An open source project from AI observability company TraceLoop, OpenLLMetry focuses the cloud native OpenTelemetry observability toolset on the task of understanding agentic AI workflows.

OpenTelemetry is “a great protocol for observability in general, so why not extend it to support agentic AI?” said Nir Gazit, CEO of TraceLoop, speaking in a virtual session of the Cloud Native Computing Foundation’s Artificial Intelligence Technical Community Group earlier this month.

The software can be used to capture the activity of interactions with large language models (LLMs), vector databases, and AI frameworks, providing a lot more nuance for organizations who need a better understanding of how effectively their LLM-based applications perform. How effective are the prompts they’ve been given? What parts of the templates were being used? What are the resource hogs?

Without telemetry, you don’t know what you don’t know, Gazit reminded the audience.

Built on OpenTelemetry

The second most popular project of the CNCF (after Kubernetes itself), OpenTelemetry offers a standard protocol for logging, gathering metrics, and tracing processes across cloud native services.

Because OpenTelemetry is an open protocol, it has been widely adopted by most observability platforms. BMC, Datadog, Dynatrace, Google Cloud, Honeycomb, New Relic, and Splunk, among many others, all support OpenTelemetry.

OpenLLMetry uses OpenTelemetry for its primitives, but it was written to understand AI-speak. It is conversant in the language completion tokens and model versions.

Developers can add OpenLLMetry to their own applications, through a number of software development kits, for Python (the predominantly supported language), and also JavaScript/Typescript, Ruby on Rails, and Golang, all of which work by adding a single line of code to the entry point.

The project also includes a wide array of instrumentations that can be added in front of model interfaces, vector databases and frameworks. To instrument each resource, you install a separate module that captures the interactions with that resource.

OpenLLMetry supports more than 30 LLMs, including the latest releases from Anthropic, Google Gemini and OpenAI. While the models themselves are largely black boxes, the project has “monkey patched” their client libraries to intercept outgoing requests (hopefully without impacting latency).

It can also instrument a number of the most popular vector databases, such as Pinecone, ChromaDB, Elasticsearch, et al. For instance, if you are using Pinecone, you can track the queries going in, the indexing taking place, and the data and performance metrics associated with each interaction.

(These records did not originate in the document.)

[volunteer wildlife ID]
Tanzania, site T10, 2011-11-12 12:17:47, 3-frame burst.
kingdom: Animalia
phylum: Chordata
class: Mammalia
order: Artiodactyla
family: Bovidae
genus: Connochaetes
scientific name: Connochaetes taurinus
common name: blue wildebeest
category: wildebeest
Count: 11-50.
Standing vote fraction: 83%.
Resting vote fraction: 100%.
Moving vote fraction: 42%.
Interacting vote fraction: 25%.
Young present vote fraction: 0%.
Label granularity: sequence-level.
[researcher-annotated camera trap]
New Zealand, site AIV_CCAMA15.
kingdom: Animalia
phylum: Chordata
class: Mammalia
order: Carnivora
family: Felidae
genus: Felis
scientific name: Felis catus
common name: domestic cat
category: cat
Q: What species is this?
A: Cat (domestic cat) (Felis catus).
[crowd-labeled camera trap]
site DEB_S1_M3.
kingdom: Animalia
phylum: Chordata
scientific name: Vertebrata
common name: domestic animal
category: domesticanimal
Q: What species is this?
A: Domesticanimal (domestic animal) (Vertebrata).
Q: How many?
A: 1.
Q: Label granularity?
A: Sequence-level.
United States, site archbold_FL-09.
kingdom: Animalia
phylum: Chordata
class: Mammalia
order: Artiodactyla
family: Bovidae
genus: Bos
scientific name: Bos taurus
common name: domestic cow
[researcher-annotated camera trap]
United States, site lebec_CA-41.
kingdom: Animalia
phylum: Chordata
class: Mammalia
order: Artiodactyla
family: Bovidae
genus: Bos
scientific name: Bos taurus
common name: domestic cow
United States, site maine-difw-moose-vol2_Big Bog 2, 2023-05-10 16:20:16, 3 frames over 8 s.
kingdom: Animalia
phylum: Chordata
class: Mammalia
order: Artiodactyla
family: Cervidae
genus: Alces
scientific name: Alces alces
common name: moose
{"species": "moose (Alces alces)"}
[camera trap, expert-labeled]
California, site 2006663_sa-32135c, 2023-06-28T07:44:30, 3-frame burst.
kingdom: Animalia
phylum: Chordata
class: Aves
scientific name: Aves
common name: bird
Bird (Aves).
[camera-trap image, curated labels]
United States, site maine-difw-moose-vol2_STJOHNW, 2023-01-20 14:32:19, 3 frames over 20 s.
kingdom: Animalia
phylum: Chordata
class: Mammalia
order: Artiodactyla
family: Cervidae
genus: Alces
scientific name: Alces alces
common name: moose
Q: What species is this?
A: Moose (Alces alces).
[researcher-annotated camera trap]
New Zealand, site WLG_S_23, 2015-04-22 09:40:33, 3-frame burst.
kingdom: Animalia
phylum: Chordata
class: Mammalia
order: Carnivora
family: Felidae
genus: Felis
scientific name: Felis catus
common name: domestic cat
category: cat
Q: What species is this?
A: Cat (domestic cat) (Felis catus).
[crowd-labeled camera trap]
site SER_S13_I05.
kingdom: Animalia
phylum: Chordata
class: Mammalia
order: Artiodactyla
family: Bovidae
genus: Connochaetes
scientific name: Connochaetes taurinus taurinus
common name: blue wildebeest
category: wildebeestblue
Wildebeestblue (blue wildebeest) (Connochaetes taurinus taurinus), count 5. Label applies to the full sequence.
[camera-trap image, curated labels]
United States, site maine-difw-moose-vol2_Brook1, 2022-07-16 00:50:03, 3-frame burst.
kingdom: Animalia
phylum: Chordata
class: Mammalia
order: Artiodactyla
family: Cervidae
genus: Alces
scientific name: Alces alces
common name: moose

And there is also instrumentations for various AI frameworks, such as Langchain and Haystack. Frameworks are used to build LLM-based applications, and provide them with the short-term memory to capture context. OpenLLMetry can be used to monitor MCP tools, visualize agentic loops, pinpoint trouble with Retrieval-Augmented Generation (RAG) processes.

Understanding the AI Space

One of the most valuable potential uses of OpenLLMetry would be tracing, Gazit told the attendees. Agentic workflows are inherently event-driven, usually involving multiple services. OpenLLMetry has a way to hand off a trace identifier from one MCP server to another, allowing the user to follow the process through all its steps.

An organization could use OpenLLMetry to track costs, based on prompt tokens and completion tokens. They can even be attributed to a specific user, feature, or team.

Traceloop itself offers a commercial platform that supports OpenLLMetry for enterprise use, including features such as LLM evaluations, a prompt registry and drift detection. The company closed $6.1 million in seed funding last May.